# [TRY IT]
State how many lines of the entries below hold the word "text"; reply with nothing but the number.

RECORD SET START

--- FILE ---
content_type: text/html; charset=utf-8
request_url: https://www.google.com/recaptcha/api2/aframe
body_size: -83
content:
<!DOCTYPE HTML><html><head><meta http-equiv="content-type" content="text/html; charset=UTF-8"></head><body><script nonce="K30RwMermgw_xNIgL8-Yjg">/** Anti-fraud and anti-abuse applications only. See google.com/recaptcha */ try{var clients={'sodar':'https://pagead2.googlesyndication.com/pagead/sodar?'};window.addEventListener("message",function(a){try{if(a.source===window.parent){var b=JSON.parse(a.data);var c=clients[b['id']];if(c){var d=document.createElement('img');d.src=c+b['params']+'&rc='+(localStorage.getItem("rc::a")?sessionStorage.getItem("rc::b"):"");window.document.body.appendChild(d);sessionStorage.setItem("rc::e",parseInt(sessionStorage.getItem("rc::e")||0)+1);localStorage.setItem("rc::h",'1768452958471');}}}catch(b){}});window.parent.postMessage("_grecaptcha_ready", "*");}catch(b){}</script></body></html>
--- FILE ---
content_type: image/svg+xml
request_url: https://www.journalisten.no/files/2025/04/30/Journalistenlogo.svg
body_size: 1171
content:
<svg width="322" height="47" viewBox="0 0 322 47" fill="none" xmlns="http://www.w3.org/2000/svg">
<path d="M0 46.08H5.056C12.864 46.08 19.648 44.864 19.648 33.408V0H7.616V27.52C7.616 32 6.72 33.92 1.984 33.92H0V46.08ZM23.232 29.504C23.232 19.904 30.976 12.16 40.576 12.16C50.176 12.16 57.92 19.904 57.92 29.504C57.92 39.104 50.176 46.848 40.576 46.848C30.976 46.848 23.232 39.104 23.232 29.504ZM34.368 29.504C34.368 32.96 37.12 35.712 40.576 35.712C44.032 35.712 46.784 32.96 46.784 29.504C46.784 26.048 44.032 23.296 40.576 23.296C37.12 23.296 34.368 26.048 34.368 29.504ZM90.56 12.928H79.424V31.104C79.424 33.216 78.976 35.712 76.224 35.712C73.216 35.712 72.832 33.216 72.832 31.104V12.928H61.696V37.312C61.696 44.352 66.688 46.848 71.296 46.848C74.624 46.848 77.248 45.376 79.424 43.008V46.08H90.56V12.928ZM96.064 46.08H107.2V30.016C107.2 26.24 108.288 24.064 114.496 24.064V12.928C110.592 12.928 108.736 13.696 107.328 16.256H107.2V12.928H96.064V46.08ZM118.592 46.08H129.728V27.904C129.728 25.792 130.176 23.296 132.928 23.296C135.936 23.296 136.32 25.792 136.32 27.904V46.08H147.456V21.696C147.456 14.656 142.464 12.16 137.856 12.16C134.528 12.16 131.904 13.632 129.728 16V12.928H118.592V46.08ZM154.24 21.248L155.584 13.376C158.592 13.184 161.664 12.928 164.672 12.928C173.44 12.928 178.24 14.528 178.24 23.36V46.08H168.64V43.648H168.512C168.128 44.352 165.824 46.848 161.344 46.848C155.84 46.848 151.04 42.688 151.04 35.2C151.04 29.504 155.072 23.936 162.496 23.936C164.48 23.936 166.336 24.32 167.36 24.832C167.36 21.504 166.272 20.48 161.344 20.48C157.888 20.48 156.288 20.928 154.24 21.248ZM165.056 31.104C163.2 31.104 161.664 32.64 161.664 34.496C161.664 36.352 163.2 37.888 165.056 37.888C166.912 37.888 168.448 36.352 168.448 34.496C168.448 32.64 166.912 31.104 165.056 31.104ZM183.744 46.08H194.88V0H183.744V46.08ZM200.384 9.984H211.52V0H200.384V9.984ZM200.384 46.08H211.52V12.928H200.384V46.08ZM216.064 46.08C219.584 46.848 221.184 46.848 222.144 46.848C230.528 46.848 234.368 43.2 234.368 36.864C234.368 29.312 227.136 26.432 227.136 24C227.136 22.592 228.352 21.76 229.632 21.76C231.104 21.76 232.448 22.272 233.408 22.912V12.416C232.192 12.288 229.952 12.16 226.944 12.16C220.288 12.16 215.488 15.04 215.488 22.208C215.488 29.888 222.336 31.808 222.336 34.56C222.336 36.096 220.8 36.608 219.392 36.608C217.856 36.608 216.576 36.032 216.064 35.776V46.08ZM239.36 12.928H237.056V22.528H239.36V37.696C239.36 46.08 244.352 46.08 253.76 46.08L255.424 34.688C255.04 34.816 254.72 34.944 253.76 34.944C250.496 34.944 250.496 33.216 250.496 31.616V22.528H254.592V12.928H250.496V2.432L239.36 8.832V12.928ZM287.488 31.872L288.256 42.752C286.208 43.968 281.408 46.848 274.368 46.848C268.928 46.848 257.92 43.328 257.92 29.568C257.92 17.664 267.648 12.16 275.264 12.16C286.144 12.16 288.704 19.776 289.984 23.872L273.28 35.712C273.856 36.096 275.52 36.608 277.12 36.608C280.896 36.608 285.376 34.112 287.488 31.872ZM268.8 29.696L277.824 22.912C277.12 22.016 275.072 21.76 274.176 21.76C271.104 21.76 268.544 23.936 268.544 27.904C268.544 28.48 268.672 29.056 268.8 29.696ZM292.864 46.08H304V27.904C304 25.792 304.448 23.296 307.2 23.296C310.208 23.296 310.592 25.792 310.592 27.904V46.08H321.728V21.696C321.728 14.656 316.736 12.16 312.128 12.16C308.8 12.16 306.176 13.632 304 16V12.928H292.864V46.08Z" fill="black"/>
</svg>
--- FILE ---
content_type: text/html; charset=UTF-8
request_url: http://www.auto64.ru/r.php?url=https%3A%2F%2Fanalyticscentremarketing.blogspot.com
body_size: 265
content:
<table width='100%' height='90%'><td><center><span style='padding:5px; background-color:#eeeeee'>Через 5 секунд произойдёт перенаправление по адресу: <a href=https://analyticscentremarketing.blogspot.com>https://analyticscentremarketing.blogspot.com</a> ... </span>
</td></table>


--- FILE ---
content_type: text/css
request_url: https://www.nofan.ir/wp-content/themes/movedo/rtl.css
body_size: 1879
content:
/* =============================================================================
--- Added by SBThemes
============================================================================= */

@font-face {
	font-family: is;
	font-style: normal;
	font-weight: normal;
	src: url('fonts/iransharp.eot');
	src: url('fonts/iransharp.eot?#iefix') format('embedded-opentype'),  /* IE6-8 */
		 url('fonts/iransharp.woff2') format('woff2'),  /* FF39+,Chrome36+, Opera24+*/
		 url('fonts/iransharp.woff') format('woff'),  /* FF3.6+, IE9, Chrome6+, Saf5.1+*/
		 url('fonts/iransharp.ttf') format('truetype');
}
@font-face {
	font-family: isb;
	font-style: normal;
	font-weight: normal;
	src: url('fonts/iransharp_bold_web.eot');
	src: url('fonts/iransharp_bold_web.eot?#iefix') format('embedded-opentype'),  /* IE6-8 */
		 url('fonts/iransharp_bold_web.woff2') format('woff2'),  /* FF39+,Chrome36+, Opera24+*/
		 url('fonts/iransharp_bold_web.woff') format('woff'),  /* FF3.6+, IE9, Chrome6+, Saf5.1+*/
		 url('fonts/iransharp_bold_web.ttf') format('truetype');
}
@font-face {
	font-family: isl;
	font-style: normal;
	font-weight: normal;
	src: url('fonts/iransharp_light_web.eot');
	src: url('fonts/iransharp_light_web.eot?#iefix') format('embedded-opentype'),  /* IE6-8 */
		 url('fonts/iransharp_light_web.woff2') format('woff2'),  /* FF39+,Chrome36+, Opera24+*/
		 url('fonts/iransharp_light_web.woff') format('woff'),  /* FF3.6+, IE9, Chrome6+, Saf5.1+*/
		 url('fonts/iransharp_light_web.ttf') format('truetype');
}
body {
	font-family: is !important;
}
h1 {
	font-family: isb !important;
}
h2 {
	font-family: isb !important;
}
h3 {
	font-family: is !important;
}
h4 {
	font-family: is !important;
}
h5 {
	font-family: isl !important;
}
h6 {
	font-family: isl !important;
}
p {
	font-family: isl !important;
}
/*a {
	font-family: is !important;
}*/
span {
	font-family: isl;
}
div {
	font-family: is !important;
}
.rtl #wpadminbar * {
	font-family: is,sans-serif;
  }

RECORD SET END

# [WRITTEN RESPONSE]
4